***** SELECTED EXCERPT *****

Race is not included in the extensional definition of independence, but several propaganda works by both Allies and Axis openly utilized it especially in the latter episodes of the Pacific War. It was because of this tendency of racial imposition why Dower (1986) hastily termed the global conflict as a “Race War.” I do not totally agree with Dower’s formulation.[11] In propaganda studies, invocation of race can only be considered as a rational requisite to the war time rhetoric and not the cause of it. Furthermore, it appears that both Tokyo and Washington had instructed their corresponding regional propaganda units to refrain from creating any racially oriented works. The Office of War Information (OWI) Regional Coordinator for Japan in 14 October 1942 was warned not to attack the Emperor, not to address the Japanese in pidgin English, not to scold the Japanese or speak to them in patronizing fashion (as being talked down by Occidentals will only increase their fighting spirit), and to always remember that “face” is everything to the Orient.[12]

As it turns out, Japanese propagandists were compelled to exploit the racial issue as most of its target territories were colonies of American and Western nations. Despite therefore of Tokyo’s order to refrain from using race as an element to their work, propagandists found it unavoidable. Hitomi and other propagandists sensed that Filipinos themselves felt they were being racially discriminated by the Americans. He related to several instances when Filipinos themselves came to Hitomi to tell stories of discrimination. But Tokyo forbade them to touch on this topic. Hitomi thinks that this was so as not to meddle with Tokyo’s relations with Italy and Nazi Germany (Nihon no Firipin Senryō-ki, 1994, 513) who after all were also Occidentals.[13]

It was widely published by the Japanese that in order for the Filipinos to achieve the so-much-longed-for independence, they had to fulfill the three requirements that Tojo had lined-up during his 1943 visit: peace and order, economic self-sufficiency, and the return to true Oriental spirit (see for example Porter, 1943: 109-112).  It was during this year that both the guerrillas and the Japanese forces were suffering from tactical and strategic losses brought by the lingering war time social and economic crisis. Of the three requirements, only the third holds no objective leverage to Japanese military strategy. Bulk of the work in the check and balance for the “true Oriental spirit” were left therefore to the propagandists. Towards this end, Japanese propagandists exploited the long history of emancipatory and nationalist struggle of the Filipinos.

***** DATASET ROWS *****

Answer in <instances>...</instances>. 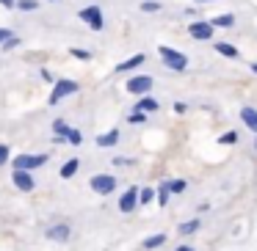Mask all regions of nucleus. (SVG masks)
Returning <instances> with one entry per match:
<instances>
[{"instance_id": "bb28decb", "label": "nucleus", "mask_w": 257, "mask_h": 251, "mask_svg": "<svg viewBox=\"0 0 257 251\" xmlns=\"http://www.w3.org/2000/svg\"><path fill=\"white\" fill-rule=\"evenodd\" d=\"M238 138H240V135L235 133V130H229V133H224V135H221V138H218V141H221L224 146H232V144H238Z\"/></svg>"}, {"instance_id": "dca6fc26", "label": "nucleus", "mask_w": 257, "mask_h": 251, "mask_svg": "<svg viewBox=\"0 0 257 251\" xmlns=\"http://www.w3.org/2000/svg\"><path fill=\"white\" fill-rule=\"evenodd\" d=\"M78 168H80V160H78V157H69V160L61 166V171H58V174H61V179H72L75 174H78Z\"/></svg>"}, {"instance_id": "9d476101", "label": "nucleus", "mask_w": 257, "mask_h": 251, "mask_svg": "<svg viewBox=\"0 0 257 251\" xmlns=\"http://www.w3.org/2000/svg\"><path fill=\"white\" fill-rule=\"evenodd\" d=\"M136 204H139V188L133 185V188H127L122 193V199H119V210H122V212H133Z\"/></svg>"}, {"instance_id": "aec40b11", "label": "nucleus", "mask_w": 257, "mask_h": 251, "mask_svg": "<svg viewBox=\"0 0 257 251\" xmlns=\"http://www.w3.org/2000/svg\"><path fill=\"white\" fill-rule=\"evenodd\" d=\"M166 188H169V193H172V196H180L185 188H188V182H185V179H169Z\"/></svg>"}, {"instance_id": "6e6552de", "label": "nucleus", "mask_w": 257, "mask_h": 251, "mask_svg": "<svg viewBox=\"0 0 257 251\" xmlns=\"http://www.w3.org/2000/svg\"><path fill=\"white\" fill-rule=\"evenodd\" d=\"M12 182L17 190H23V193H31V190L36 188V179L31 171H23V168H14L12 171Z\"/></svg>"}, {"instance_id": "c85d7f7f", "label": "nucleus", "mask_w": 257, "mask_h": 251, "mask_svg": "<svg viewBox=\"0 0 257 251\" xmlns=\"http://www.w3.org/2000/svg\"><path fill=\"white\" fill-rule=\"evenodd\" d=\"M14 47H20V36H9L6 42H3V45H0V50H14Z\"/></svg>"}, {"instance_id": "20e7f679", "label": "nucleus", "mask_w": 257, "mask_h": 251, "mask_svg": "<svg viewBox=\"0 0 257 251\" xmlns=\"http://www.w3.org/2000/svg\"><path fill=\"white\" fill-rule=\"evenodd\" d=\"M116 177L113 174H94V177L89 179V188L94 190L97 196H111L113 190H116Z\"/></svg>"}, {"instance_id": "4be33fe9", "label": "nucleus", "mask_w": 257, "mask_h": 251, "mask_svg": "<svg viewBox=\"0 0 257 251\" xmlns=\"http://www.w3.org/2000/svg\"><path fill=\"white\" fill-rule=\"evenodd\" d=\"M14 9H20V12H36L39 9V0H17Z\"/></svg>"}, {"instance_id": "f8f14e48", "label": "nucleus", "mask_w": 257, "mask_h": 251, "mask_svg": "<svg viewBox=\"0 0 257 251\" xmlns=\"http://www.w3.org/2000/svg\"><path fill=\"white\" fill-rule=\"evenodd\" d=\"M240 122H243L246 127H249L251 133L257 135V108H251V105H243V108H240Z\"/></svg>"}, {"instance_id": "a878e982", "label": "nucleus", "mask_w": 257, "mask_h": 251, "mask_svg": "<svg viewBox=\"0 0 257 251\" xmlns=\"http://www.w3.org/2000/svg\"><path fill=\"white\" fill-rule=\"evenodd\" d=\"M152 199H155V190L152 188H141L139 190V204H150Z\"/></svg>"}, {"instance_id": "0eeeda50", "label": "nucleus", "mask_w": 257, "mask_h": 251, "mask_svg": "<svg viewBox=\"0 0 257 251\" xmlns=\"http://www.w3.org/2000/svg\"><path fill=\"white\" fill-rule=\"evenodd\" d=\"M188 34L199 42H210L213 34H216V28L210 25V20H194V23L188 25Z\"/></svg>"}, {"instance_id": "cd10ccee", "label": "nucleus", "mask_w": 257, "mask_h": 251, "mask_svg": "<svg viewBox=\"0 0 257 251\" xmlns=\"http://www.w3.org/2000/svg\"><path fill=\"white\" fill-rule=\"evenodd\" d=\"M127 122H130V124H144V122H147V113H141V111H130V113H127Z\"/></svg>"}, {"instance_id": "c756f323", "label": "nucleus", "mask_w": 257, "mask_h": 251, "mask_svg": "<svg viewBox=\"0 0 257 251\" xmlns=\"http://www.w3.org/2000/svg\"><path fill=\"white\" fill-rule=\"evenodd\" d=\"M67 130H69V124L64 122V119H56V122H53V133H56V135H64Z\"/></svg>"}, {"instance_id": "412c9836", "label": "nucleus", "mask_w": 257, "mask_h": 251, "mask_svg": "<svg viewBox=\"0 0 257 251\" xmlns=\"http://www.w3.org/2000/svg\"><path fill=\"white\" fill-rule=\"evenodd\" d=\"M64 135H67V144H72V146H80V144H83V133H80V130H75V127H69Z\"/></svg>"}, {"instance_id": "ea45409f", "label": "nucleus", "mask_w": 257, "mask_h": 251, "mask_svg": "<svg viewBox=\"0 0 257 251\" xmlns=\"http://www.w3.org/2000/svg\"><path fill=\"white\" fill-rule=\"evenodd\" d=\"M254 149H257V138H254Z\"/></svg>"}, {"instance_id": "b1692460", "label": "nucleus", "mask_w": 257, "mask_h": 251, "mask_svg": "<svg viewBox=\"0 0 257 251\" xmlns=\"http://www.w3.org/2000/svg\"><path fill=\"white\" fill-rule=\"evenodd\" d=\"M163 9V3H158V0H141V12H161Z\"/></svg>"}, {"instance_id": "e433bc0d", "label": "nucleus", "mask_w": 257, "mask_h": 251, "mask_svg": "<svg viewBox=\"0 0 257 251\" xmlns=\"http://www.w3.org/2000/svg\"><path fill=\"white\" fill-rule=\"evenodd\" d=\"M174 251H196V248H194V245H177Z\"/></svg>"}, {"instance_id": "9b49d317", "label": "nucleus", "mask_w": 257, "mask_h": 251, "mask_svg": "<svg viewBox=\"0 0 257 251\" xmlns=\"http://www.w3.org/2000/svg\"><path fill=\"white\" fill-rule=\"evenodd\" d=\"M133 111H141V113H158L161 111V102L155 100V97H139V102H136V108Z\"/></svg>"}, {"instance_id": "2eb2a0df", "label": "nucleus", "mask_w": 257, "mask_h": 251, "mask_svg": "<svg viewBox=\"0 0 257 251\" xmlns=\"http://www.w3.org/2000/svg\"><path fill=\"white\" fill-rule=\"evenodd\" d=\"M213 50H216L218 56H224V58H240V50L235 45H229V42H216Z\"/></svg>"}, {"instance_id": "f3484780", "label": "nucleus", "mask_w": 257, "mask_h": 251, "mask_svg": "<svg viewBox=\"0 0 257 251\" xmlns=\"http://www.w3.org/2000/svg\"><path fill=\"white\" fill-rule=\"evenodd\" d=\"M199 229H202V221H199V218H191V221L180 223V229H177V232L183 234V237H188V234H196Z\"/></svg>"}, {"instance_id": "f03ea898", "label": "nucleus", "mask_w": 257, "mask_h": 251, "mask_svg": "<svg viewBox=\"0 0 257 251\" xmlns=\"http://www.w3.org/2000/svg\"><path fill=\"white\" fill-rule=\"evenodd\" d=\"M78 80H72V78H61V80H56L53 83V91H50V105H58V102L64 100V97H72V94H78Z\"/></svg>"}, {"instance_id": "f704fd0d", "label": "nucleus", "mask_w": 257, "mask_h": 251, "mask_svg": "<svg viewBox=\"0 0 257 251\" xmlns=\"http://www.w3.org/2000/svg\"><path fill=\"white\" fill-rule=\"evenodd\" d=\"M188 111V105H185V102H174V113H185Z\"/></svg>"}, {"instance_id": "423d86ee", "label": "nucleus", "mask_w": 257, "mask_h": 251, "mask_svg": "<svg viewBox=\"0 0 257 251\" xmlns=\"http://www.w3.org/2000/svg\"><path fill=\"white\" fill-rule=\"evenodd\" d=\"M124 89H127L133 97H144V94H150V91H152V78H150V75H133Z\"/></svg>"}, {"instance_id": "58836bf2", "label": "nucleus", "mask_w": 257, "mask_h": 251, "mask_svg": "<svg viewBox=\"0 0 257 251\" xmlns=\"http://www.w3.org/2000/svg\"><path fill=\"white\" fill-rule=\"evenodd\" d=\"M194 3H213V0H194Z\"/></svg>"}, {"instance_id": "4468645a", "label": "nucleus", "mask_w": 257, "mask_h": 251, "mask_svg": "<svg viewBox=\"0 0 257 251\" xmlns=\"http://www.w3.org/2000/svg\"><path fill=\"white\" fill-rule=\"evenodd\" d=\"M141 64H144V53H136L133 58H127V61L116 64V69H113V72H133V69H139Z\"/></svg>"}, {"instance_id": "39448f33", "label": "nucleus", "mask_w": 257, "mask_h": 251, "mask_svg": "<svg viewBox=\"0 0 257 251\" xmlns=\"http://www.w3.org/2000/svg\"><path fill=\"white\" fill-rule=\"evenodd\" d=\"M78 17L83 20V23L89 25L91 31H102V28H105V17H102V9H100V6H94V3H91V6H83V9H80Z\"/></svg>"}, {"instance_id": "4c0bfd02", "label": "nucleus", "mask_w": 257, "mask_h": 251, "mask_svg": "<svg viewBox=\"0 0 257 251\" xmlns=\"http://www.w3.org/2000/svg\"><path fill=\"white\" fill-rule=\"evenodd\" d=\"M251 72H254V75H257V61H254V64H251Z\"/></svg>"}, {"instance_id": "ddd939ff", "label": "nucleus", "mask_w": 257, "mask_h": 251, "mask_svg": "<svg viewBox=\"0 0 257 251\" xmlns=\"http://www.w3.org/2000/svg\"><path fill=\"white\" fill-rule=\"evenodd\" d=\"M94 144L100 146V149H108V146H116V144H119V130H108V133L97 135V138H94Z\"/></svg>"}, {"instance_id": "c9c22d12", "label": "nucleus", "mask_w": 257, "mask_h": 251, "mask_svg": "<svg viewBox=\"0 0 257 251\" xmlns=\"http://www.w3.org/2000/svg\"><path fill=\"white\" fill-rule=\"evenodd\" d=\"M14 3H17V0H0V6L3 9H14Z\"/></svg>"}, {"instance_id": "473e14b6", "label": "nucleus", "mask_w": 257, "mask_h": 251, "mask_svg": "<svg viewBox=\"0 0 257 251\" xmlns=\"http://www.w3.org/2000/svg\"><path fill=\"white\" fill-rule=\"evenodd\" d=\"M9 36H14V34H12L9 28H3V25H0V45H3V42H6Z\"/></svg>"}, {"instance_id": "72a5a7b5", "label": "nucleus", "mask_w": 257, "mask_h": 251, "mask_svg": "<svg viewBox=\"0 0 257 251\" xmlns=\"http://www.w3.org/2000/svg\"><path fill=\"white\" fill-rule=\"evenodd\" d=\"M113 163H116V166H133L130 157H113Z\"/></svg>"}, {"instance_id": "393cba45", "label": "nucleus", "mask_w": 257, "mask_h": 251, "mask_svg": "<svg viewBox=\"0 0 257 251\" xmlns=\"http://www.w3.org/2000/svg\"><path fill=\"white\" fill-rule=\"evenodd\" d=\"M69 56L78 58V61H91V53L89 50H80V47H69Z\"/></svg>"}, {"instance_id": "f257e3e1", "label": "nucleus", "mask_w": 257, "mask_h": 251, "mask_svg": "<svg viewBox=\"0 0 257 251\" xmlns=\"http://www.w3.org/2000/svg\"><path fill=\"white\" fill-rule=\"evenodd\" d=\"M158 56H161L163 67L172 69V72H185V69H188V58H185L180 50L169 47V45H161V47H158Z\"/></svg>"}, {"instance_id": "6ab92c4d", "label": "nucleus", "mask_w": 257, "mask_h": 251, "mask_svg": "<svg viewBox=\"0 0 257 251\" xmlns=\"http://www.w3.org/2000/svg\"><path fill=\"white\" fill-rule=\"evenodd\" d=\"M213 28H232L235 25V14H218V17L210 20Z\"/></svg>"}, {"instance_id": "a211bd4d", "label": "nucleus", "mask_w": 257, "mask_h": 251, "mask_svg": "<svg viewBox=\"0 0 257 251\" xmlns=\"http://www.w3.org/2000/svg\"><path fill=\"white\" fill-rule=\"evenodd\" d=\"M166 243V234L163 232H158V234H150V237L141 243V248H147V251H152V248H161V245Z\"/></svg>"}, {"instance_id": "1a4fd4ad", "label": "nucleus", "mask_w": 257, "mask_h": 251, "mask_svg": "<svg viewBox=\"0 0 257 251\" xmlns=\"http://www.w3.org/2000/svg\"><path fill=\"white\" fill-rule=\"evenodd\" d=\"M69 234H72V229H69V223H53V226L45 229V237L53 240V243H67Z\"/></svg>"}, {"instance_id": "7c9ffc66", "label": "nucleus", "mask_w": 257, "mask_h": 251, "mask_svg": "<svg viewBox=\"0 0 257 251\" xmlns=\"http://www.w3.org/2000/svg\"><path fill=\"white\" fill-rule=\"evenodd\" d=\"M12 160V149H9L6 144H0V166H3V163H9Z\"/></svg>"}, {"instance_id": "5701e85b", "label": "nucleus", "mask_w": 257, "mask_h": 251, "mask_svg": "<svg viewBox=\"0 0 257 251\" xmlns=\"http://www.w3.org/2000/svg\"><path fill=\"white\" fill-rule=\"evenodd\" d=\"M169 199H172V193H169L166 182H161V185H158V204L166 207V204H169Z\"/></svg>"}, {"instance_id": "7ed1b4c3", "label": "nucleus", "mask_w": 257, "mask_h": 251, "mask_svg": "<svg viewBox=\"0 0 257 251\" xmlns=\"http://www.w3.org/2000/svg\"><path fill=\"white\" fill-rule=\"evenodd\" d=\"M47 160H50V155L47 152H36V155H20L12 160L14 168H23V171H34V168H42L47 166Z\"/></svg>"}, {"instance_id": "2f4dec72", "label": "nucleus", "mask_w": 257, "mask_h": 251, "mask_svg": "<svg viewBox=\"0 0 257 251\" xmlns=\"http://www.w3.org/2000/svg\"><path fill=\"white\" fill-rule=\"evenodd\" d=\"M39 78L45 80V83H56V78H53V72H50V69H39Z\"/></svg>"}]
</instances>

*****

● **TASK TO COMPLETE**:
Answer these about the passage on wartime propaganda:
(a) On what date was the OWI Regional Coordinator for Japan given the warning?
(b) According to Hitomi, why did Tokyo forbid propagandists to take up Filipinos' stories of discrimination?
(c) What three requirements did Tojo line up during his 1943 visit?

● **EXERCISE OUTPUT**:
(a) 14 October 1942.
(b) So as not to meddle with Tokyo's relations with Italy and Nazi Germany, who were also Occidentals.
(c) Peace and order, economic self-sufficiency, and the return to true Oriental spirit.